The 3 Dimensions of Disruption
Emerging Technologies, Business Model Enablers, and Exponential Adoption Curves
As excitement (and panic) about the opportunities and threats of emerging technologies spreads into boardrooms across the world, it is worth considering that it is not just the technologies themselves which are disruptive. Indeed the bursting of the tech bubble in 2000 taught us that the technologies themselves are vulnerable to issues of scaling and adoption.

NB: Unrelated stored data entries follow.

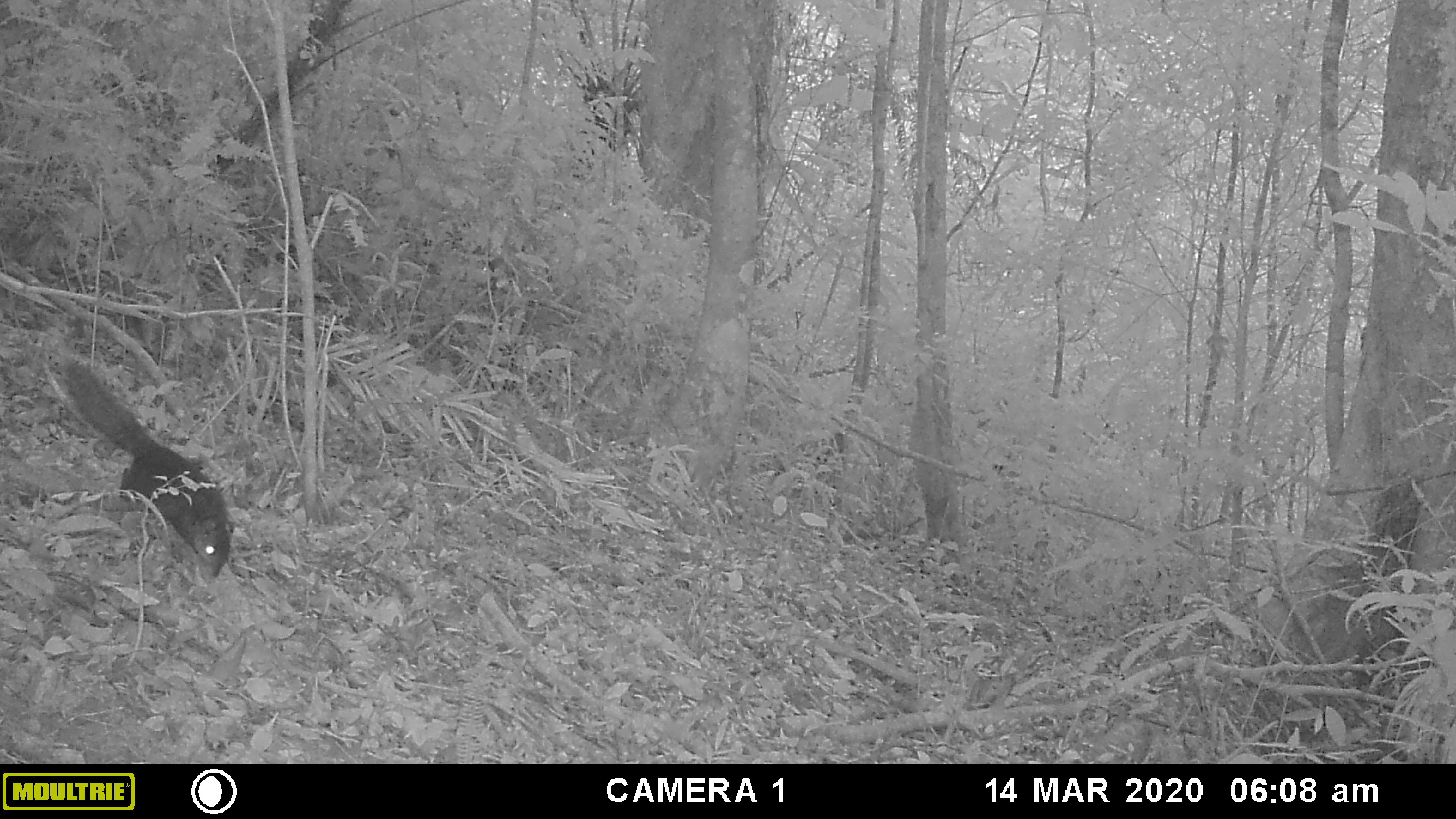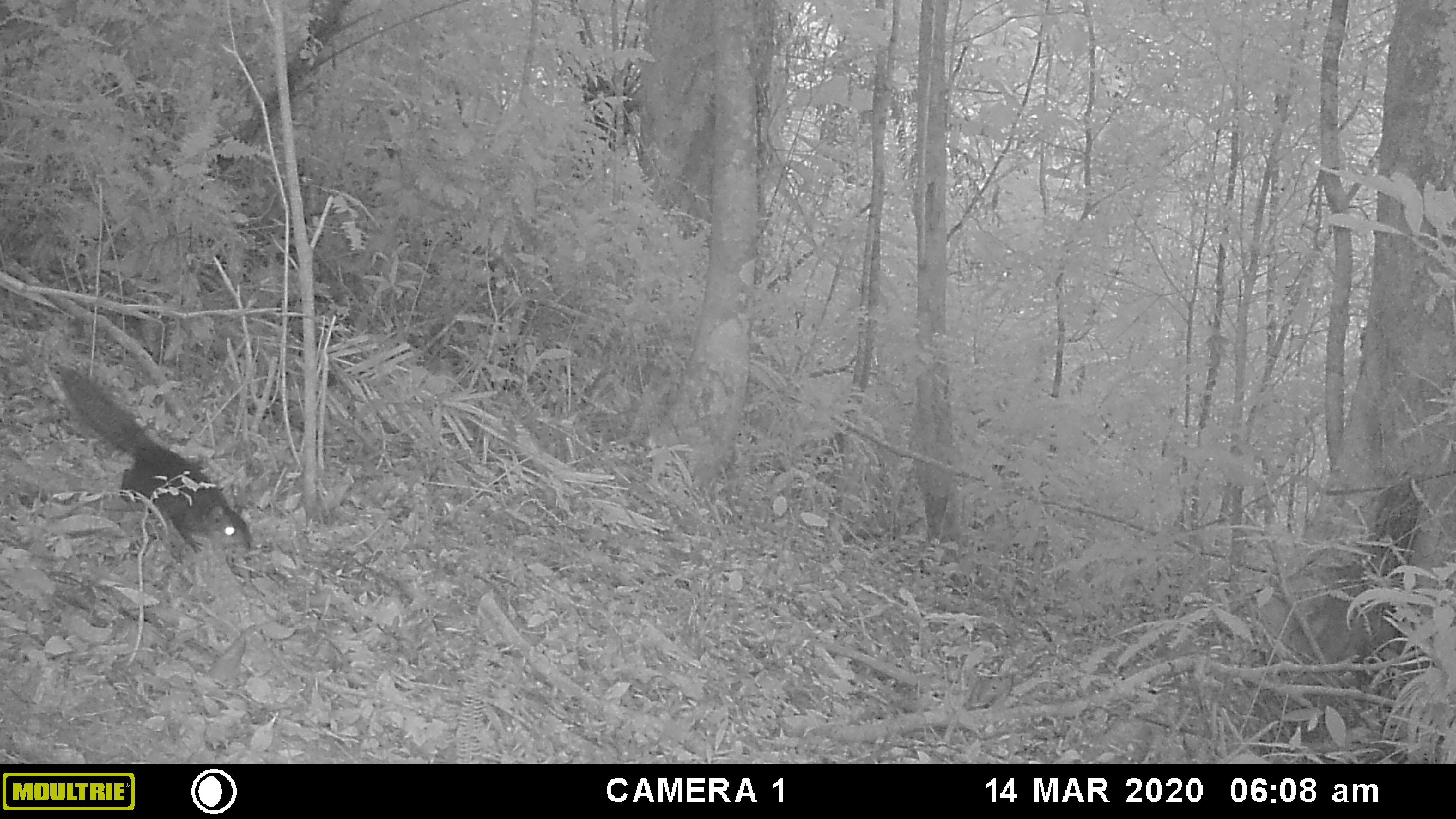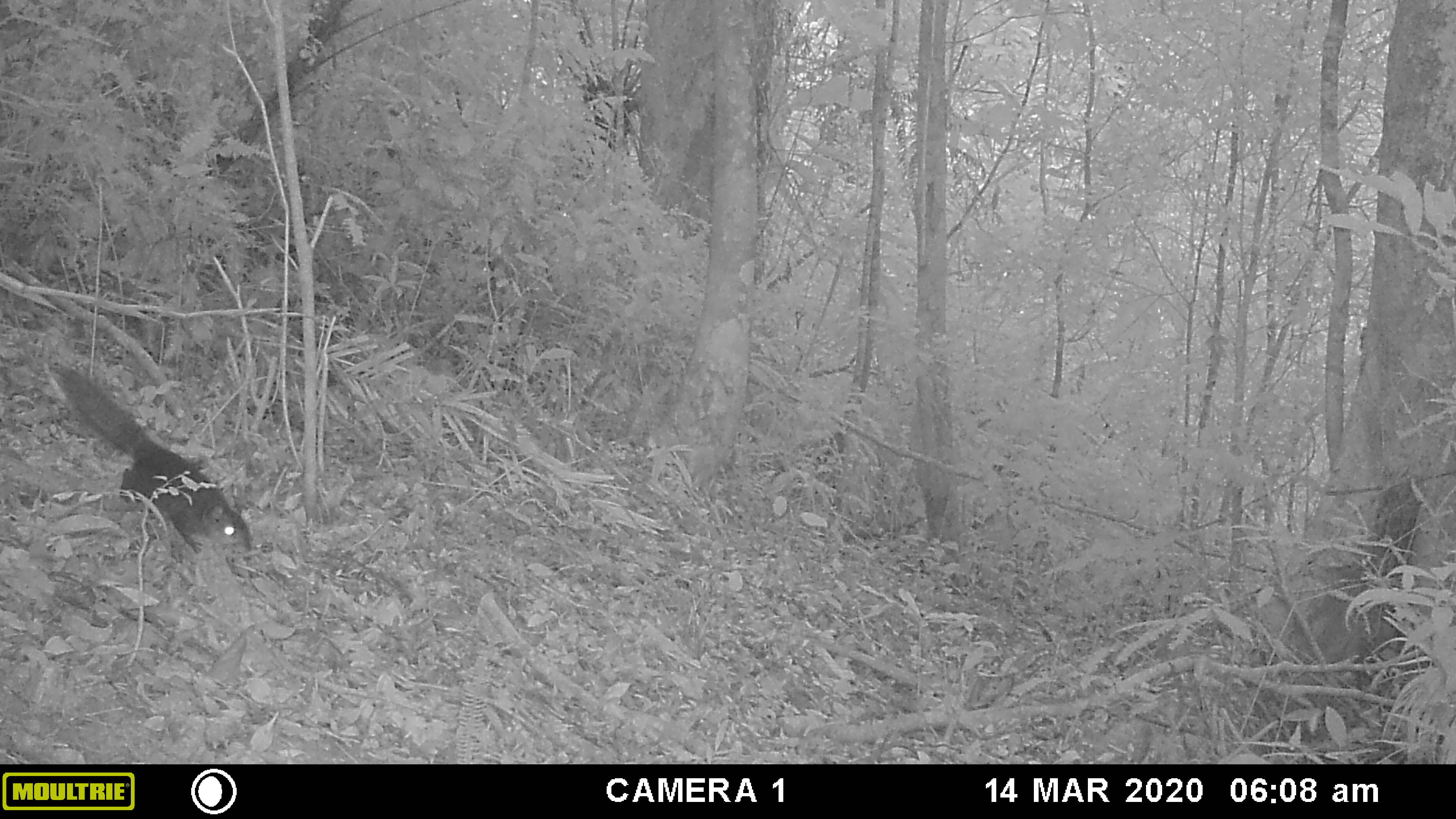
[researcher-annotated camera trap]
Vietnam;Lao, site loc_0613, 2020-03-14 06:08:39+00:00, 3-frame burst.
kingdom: Animalia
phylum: Chordata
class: Mammalia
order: Rodentia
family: Sciuridae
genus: Dremomys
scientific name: Dremomys rufigenis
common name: red-cheeked squirrel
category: red cheeked squirrel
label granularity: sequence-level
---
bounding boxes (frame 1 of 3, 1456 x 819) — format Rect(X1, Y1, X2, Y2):
red cheeked squirrel: Rect(61, 354, 235, 577)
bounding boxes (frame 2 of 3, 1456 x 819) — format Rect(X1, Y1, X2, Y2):
red cheeked squirrel: Rect(61, 367, 251, 561)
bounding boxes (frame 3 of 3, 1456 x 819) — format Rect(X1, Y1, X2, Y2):
red cheeked squirrel: Rect(61, 369, 251, 578)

Furthermore, of the key emerging technologies we have identified: 3D Printing, Advanced Robotics, Artificial Intelligence, Internet of Things and Virtual Reality, some of them have been around in some shape or form for some time. What is different now to 2000, and means the impact of technology is truly disruptive on a large and wide scale, is that we now have the business model enablers to drive the technology through a business.
These business model enablers mean we now have access to the funding, platforms, processing power, software, and data to turn the technology into useful, scalable solutions.
These enablers include:
Crowdfunding – The early availability of capital from crowdfunding sites such as Kickstarter and Indigogo offers startups the ability to fund project to the point of Minimum Viable Product
Cloud Computing – Access to flexible cloud services such as Amazon Web Services negating the need for large servers to get a business of the ground
Low Cost Computing – Moore’s Law has seen the cost of computing decrease hugely whilst the processing power has increased
API Economy – Application Programming Interfaces allow disparate computer systems to communicate with each other.
Open Source – Value has shifted from product to data encouraging software vendors to make software open source
Miniaturisation of sensors – Tiny sensors driving innovations in IoT
Freemium – Free business models allowing access to products and services for free – (e.g. Dropbox)
The combination of new technologies together with these new business model enablers is resulting in a significant change in the adoption rates and patterns of new tech enabled companies, products and services. This has become the key factor in the rapid disruption of existing and traditional industries and incumbent market leaders.
Previously, uptake of a new technology was limited by the speed at which target markets were prepared to accept new solutions, and by where target consumers sat behaviourally between “early adopters” and “laggards”
But now, it is no longer about slowly replacing one technology with another within an existing market, but being able to access the data and distribution models to scale a new service to new markets almost overnight.
A great example of this interplay can be seen in the launch of self driving trucks. The economics for autonomous trucks are compelling, but at £250,000 per new truck, the adoption rates are constricted by the economics of requiring purchasers with appropriate levels of free cash flow. Thus the adoption curve will be gentle and shallow.
Then with the arrival of a startup called Otto who have produced a $30,000 retro fit kits for existing trucks, the barrier to entry will be lowered as the technology becomes applicable to existing fleets. This will cause a steep adoption rate due to increased affordability.
And then with Uber (and their massive cash flow) buying Otto for $700m, one can anticipate the adoption curve can become even more steep. . . leading subsequently to a significant disruption in logistics.
It is becoming apparent that the critical driver of disruption is the speed at which consumers or business adopt a new product or service. The ‘perfect storm’ of emerging tech, new business models to distribute it quickly, and subsequent exponential adoption means that organisations must start to get more agile and able to respond and anticipate.